The variation of the SIMS spectra of Ni(001)c(2 × 2)-CO induced by bombardment of Ar⁺ primary ions with kinetic energy between 300 and 1200 eV has been examined in detail. The purpose of the study is to examine the influence of primary ion energy on a number of experimental observables and to test the accuracy of classical dynamics calculations for neutral particles in predicting the experimental results for ejected ions. The calculations were performed using two extreme forms of the Ar⁺ -substrate interaction potential to examine the sensitivity of the results to the parameters that need to be included in the model.
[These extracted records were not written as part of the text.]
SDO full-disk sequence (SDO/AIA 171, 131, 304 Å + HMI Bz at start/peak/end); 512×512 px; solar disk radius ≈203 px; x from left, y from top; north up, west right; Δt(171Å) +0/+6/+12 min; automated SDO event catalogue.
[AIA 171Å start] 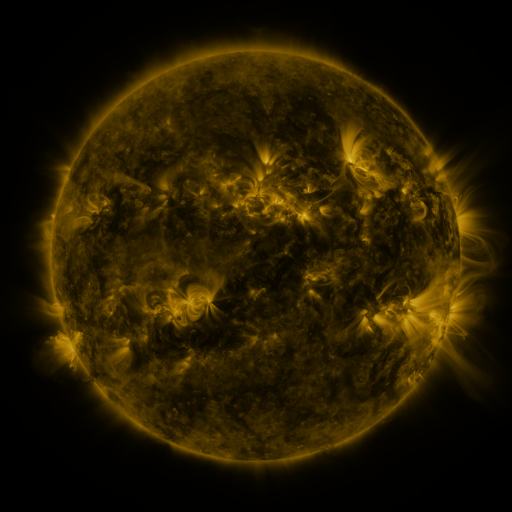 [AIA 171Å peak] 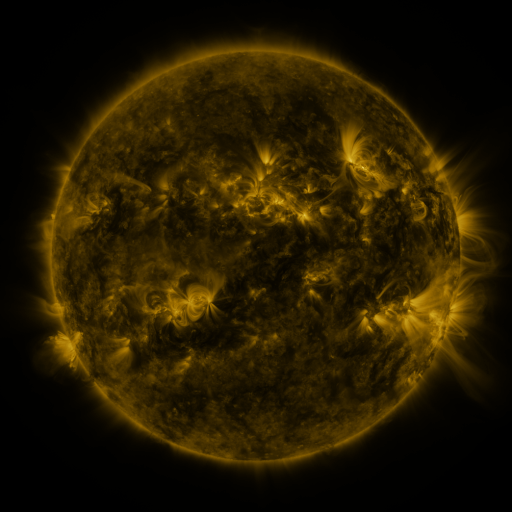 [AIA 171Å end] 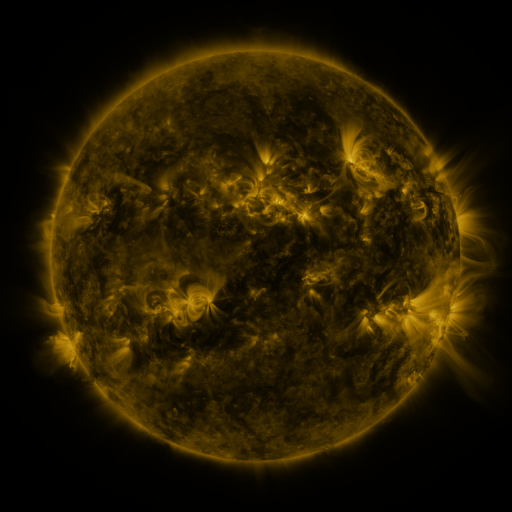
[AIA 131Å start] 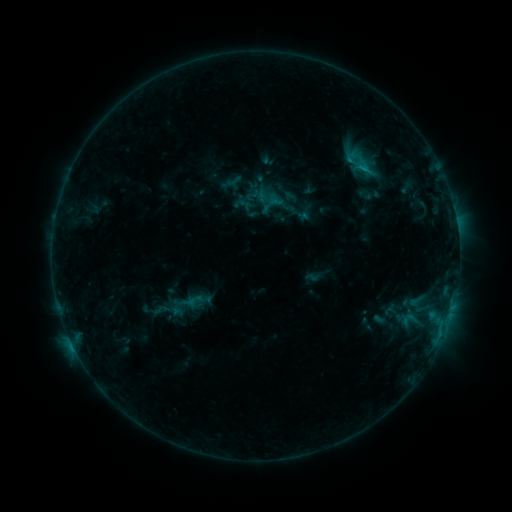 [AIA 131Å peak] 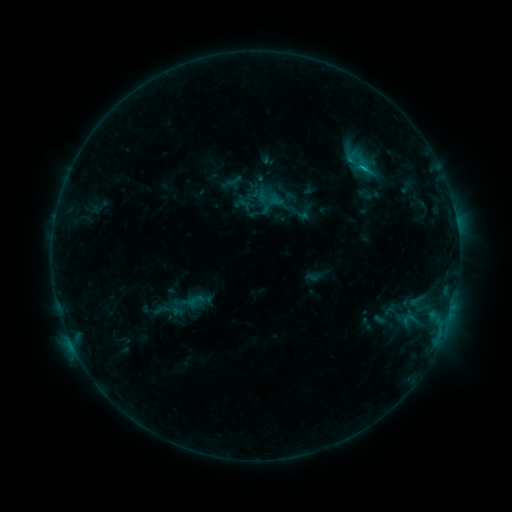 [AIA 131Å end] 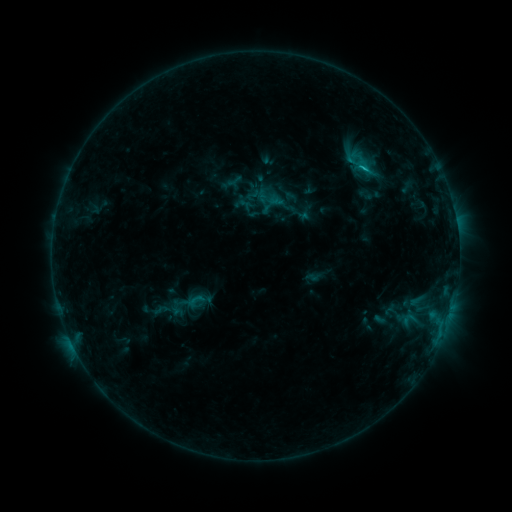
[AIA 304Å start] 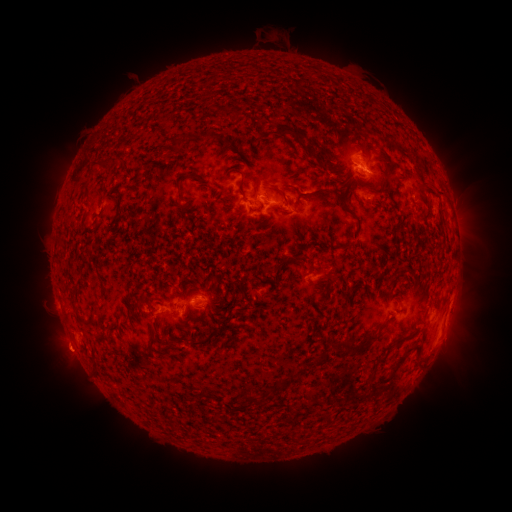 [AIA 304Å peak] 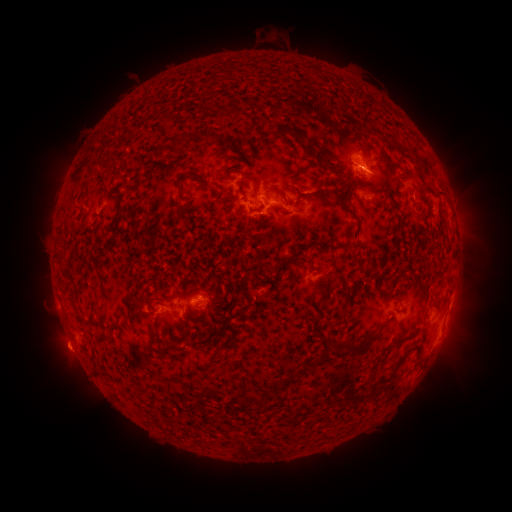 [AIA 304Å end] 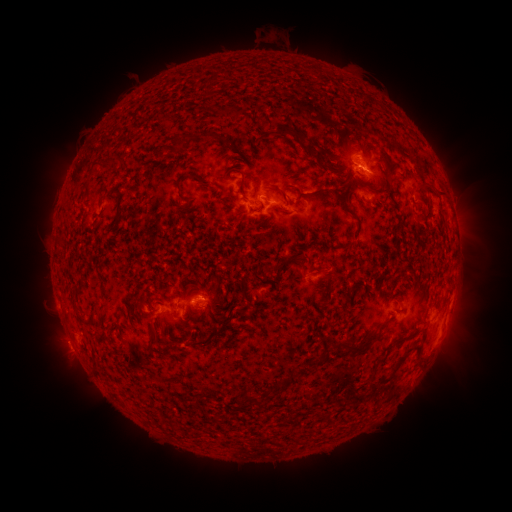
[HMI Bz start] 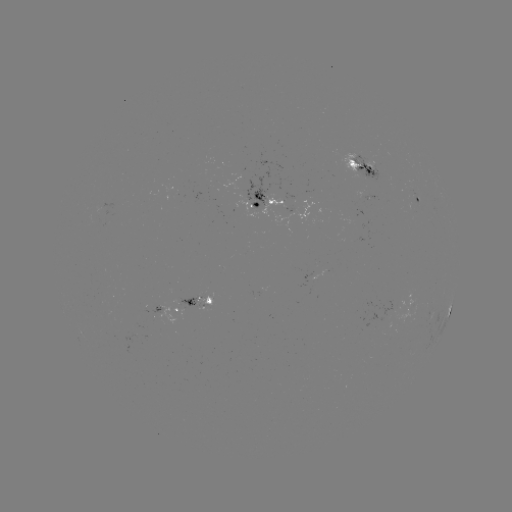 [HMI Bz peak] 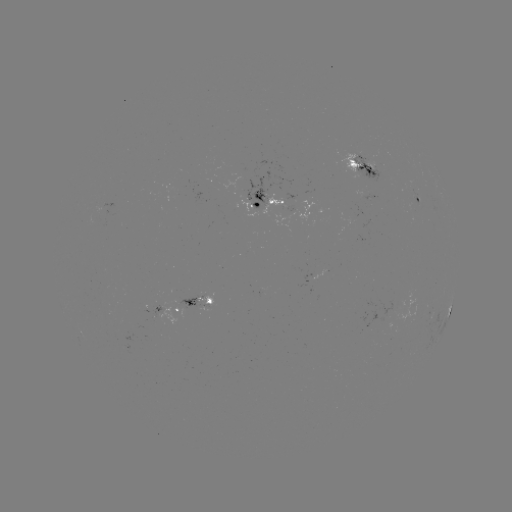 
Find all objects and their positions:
eruption: (63, 350)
We find excellent agreement between the NiCO⁺/Ni⁺ ion yield ratio measured between 300–1200 eV Ar⁺ ion energy and the computational results if the Molière form of the ion-substrate potential is used and if the calculated results are corrected by including an image force. The calculated angular distributions of the ejected particles also agree well with those observed experimentally. From the calculations we see that the extent of CO fragmentation relative to the amount of molecular CO ejection is roughly constant in the 300–1200 eV beam energy range with a slight increase seen at lower (~ 300 eV) energies. The implications of these results are discussed in terms of our ability to study the chemistry and structure of surfaces with SIMS.